▶ _Task goal_:
Reproduce the full news article about Putin's remarks on Russia's economy word for word.

▶ _Reading passage_:
<<<<

* Hits out over capital flight
* Says Russia must close productivity gap
* Public sector pay hikes should improve services
By Douglas Busvine
MOSCOW, Dec 12 President Vladimir Putin conceded
for the first time on Thursday that Russia's economic problems
were home-grown and vowed not to abandon the spending promises
he made on returning to the Kremlin last year.
Facing an audience of lawmakers, officials and business
leaders, Putin also said "nothing has been done" to implement an
initiative he launched a year ago to stem capital flight that
has sapped both investment and the Kremlin's coffers.
The 61-year-old leader's grim diagnosis marked a shift away
from blaming the woes besetting Russia's $2 trillion economy on
trouble abroad, especially the sovereign debt crisis in Europe -
its biggest export market.
"We have to be clear: the main reasons for the economic
slowdown are not external but internal," Putin said in his
annual address in the Kremlin.
During Putin's first two terms as president, the economy
clocked up annual growth rates of about 7 percent thanks to a
boom in oil prices, while easy monetary conditions flooded
emerging markets with cheap investment dollars.
That ended abruptly with the global financial crash of 2008
and, with the government now relying on oil prices of over $100
per barrel to balance its books, consumer spending is all that
is keeping the economy ticking over.
The downturn, along with vast illegal outflows of cash
estimated by a former central bank chief at $50 billion a year,
has caused the fragile recovery to stall. The government now
expects the economy to grow by just 1.4 percent this year.

>>>>

Stored data entries:
<<<<

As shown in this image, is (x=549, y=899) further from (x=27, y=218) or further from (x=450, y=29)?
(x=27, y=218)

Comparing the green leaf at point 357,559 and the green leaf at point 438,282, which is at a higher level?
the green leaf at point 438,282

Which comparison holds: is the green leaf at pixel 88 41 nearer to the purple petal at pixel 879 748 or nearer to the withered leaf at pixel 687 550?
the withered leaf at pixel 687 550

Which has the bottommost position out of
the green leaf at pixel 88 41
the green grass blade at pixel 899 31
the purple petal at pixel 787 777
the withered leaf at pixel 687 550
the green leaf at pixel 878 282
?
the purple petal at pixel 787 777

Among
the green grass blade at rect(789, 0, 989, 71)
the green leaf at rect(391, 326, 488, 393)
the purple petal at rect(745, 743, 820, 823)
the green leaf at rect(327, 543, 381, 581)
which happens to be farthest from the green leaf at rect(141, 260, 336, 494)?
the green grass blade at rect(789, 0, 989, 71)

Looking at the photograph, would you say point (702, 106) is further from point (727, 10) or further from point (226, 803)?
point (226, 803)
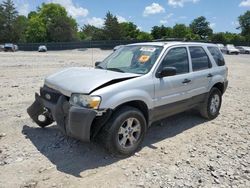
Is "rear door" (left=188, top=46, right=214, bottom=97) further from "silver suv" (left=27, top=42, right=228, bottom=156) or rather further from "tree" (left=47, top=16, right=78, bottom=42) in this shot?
"tree" (left=47, top=16, right=78, bottom=42)

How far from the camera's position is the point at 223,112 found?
7328mm

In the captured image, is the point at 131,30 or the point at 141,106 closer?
the point at 141,106

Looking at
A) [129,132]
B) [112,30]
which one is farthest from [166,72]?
[112,30]

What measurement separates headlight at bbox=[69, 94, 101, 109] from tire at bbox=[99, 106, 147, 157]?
1.29 feet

>>>>

▶ _Solution to this problem_:
* Hits out over capital flight
* Says Russia must close productivity gap
* Public sector pay hikes should improve services
By Douglas Busvine
MOSCOW, Dec 12 President Vladimir Putin conceded
for the first time on Thursday that Russia's economic problems
were home-grown and vowed not to abandon the spending promises
he made on returning to the Kremlin last year.
Facing an audience of lawmakers, officials and business
leaders, Putin also said "nothing has been done" to implement an
initiative he launched a year ago to stem capital flight that
has sapped both investment and the Kremlin's coffers.
The 61-year-old leader's grim diagnosis marked a shift away
from blaming the woes besetting Russia's $2 trillion economy on
trouble abroad, especially the sovereign debt crisis in Europe -
its biggest export market.
"We have to be clear: the main reasons for the economic
slowdown are not external but internal," Putin said in his
annual address in the Kremlin.
During Putin's first two terms as president, the economy
clocked up annual growth rates of about 7 percent thanks to a
boom in oil prices, while easy monetary conditions flooded
emerging markets with cheap investment dollars.
That ended abruptly with the global financial crash of 2008
and, with the government now relying on oil prices of over $100
per barrel to balance its books, consumer spending is all that
is keeping the economy ticking over.
The downturn, along with vast illegal outflows of cash
estimated by a former central bank chief at $50 billion a year,
has caused the fragile recovery to stall. The government now
expects the economy to grow by just 1.4 percent this year.